Y yo le pregunto siempre. Pero qué te pasó, con quién andabas, qué hiciste. Y él siempre contesta que nada. Sin mayores explicaciones, insiste en que son ‘jales’ que le salen. Que sólo así hay más dinero. Que ya no pregunte.

Lo que sigue es el silencio aturdidor y doloroso. Ese silencio que pesa como un pípila en la espalda. Entonces hay que prender lumbre en el patio. Simular que es basura. Echar papeles del baño y periódicos. Uno que otro palo para que avive el fuego y lo mantenga. Luego la ropa.

Eso es lo más difícil, porque lo traigo aquí y me llega hasta los ojos, el cerebro. Eso es lo que me mata y me tiene harta, oiga. Harta: ese olor a sangre quemada, que se mezcla con la ropa, el papel, las tablas.

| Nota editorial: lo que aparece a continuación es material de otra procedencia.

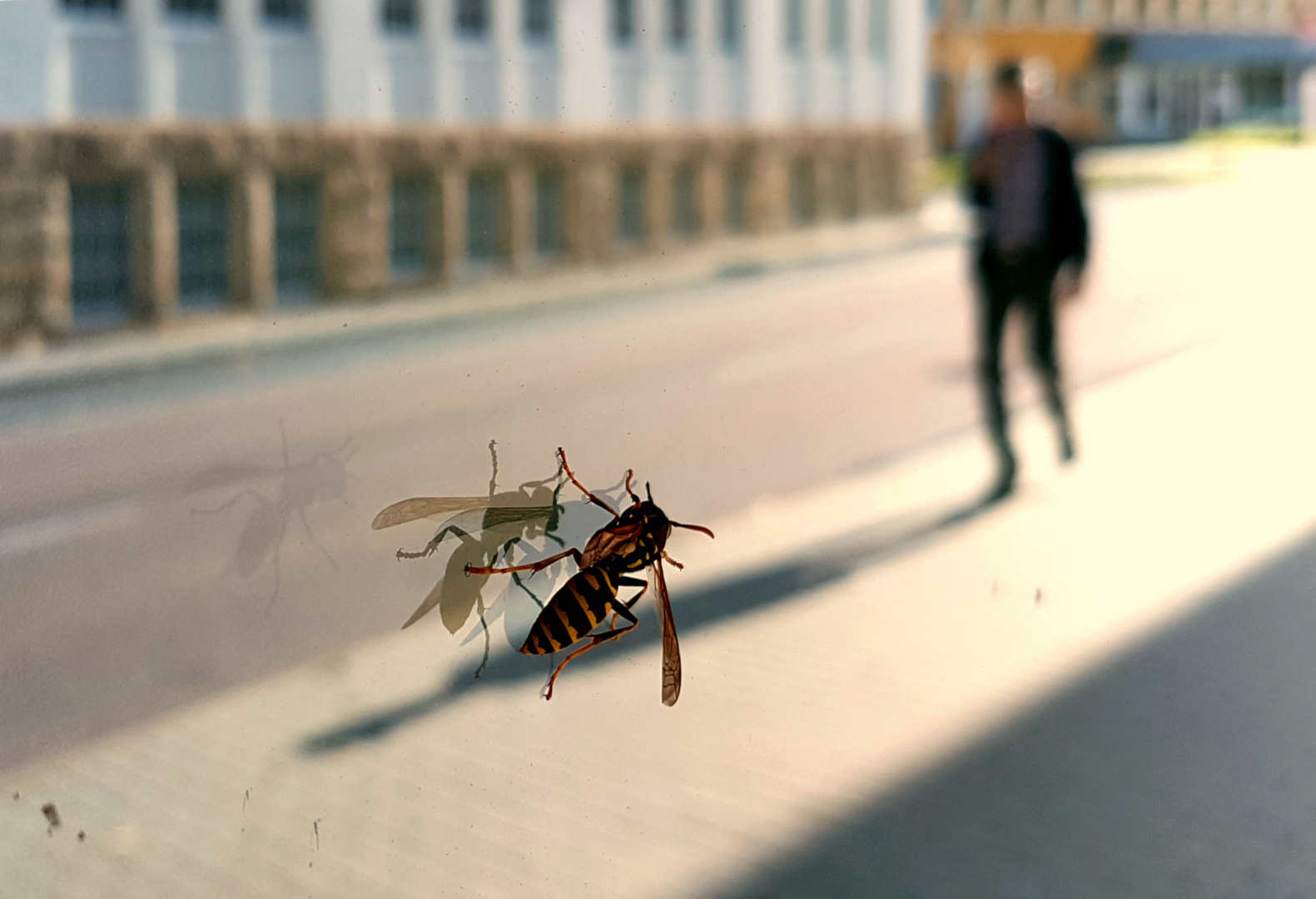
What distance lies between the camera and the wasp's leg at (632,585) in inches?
70.8

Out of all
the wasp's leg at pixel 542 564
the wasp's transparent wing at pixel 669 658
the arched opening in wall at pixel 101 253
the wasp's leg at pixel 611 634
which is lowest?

Y es todo eso que se junta a la hora de la quema. Pero sobre todo la sangre, porque es un olor que se distingue de los demás. Ese olor pesa en las narices y en la cabeza. Y de tanto que quemo y quemo, pues ya lo traigo aquí, siempre.

La señora terquea en señalar con sus dedos las fosas nasales. Parece que se quiere meter los dedos. Lo hace con enjundia, como si se fuera a golpear entre tanto aspaviento. Ya no lloraba. No hacía falta.

Aquí me bajo, oiga. Ojalá que no lo vuelva a ver. ¿A quién?, preguntó. A usted… y a mi marido.

Columna publicada el 01 de agosto de 2021 en la edición 966 del semanario Ríodoce.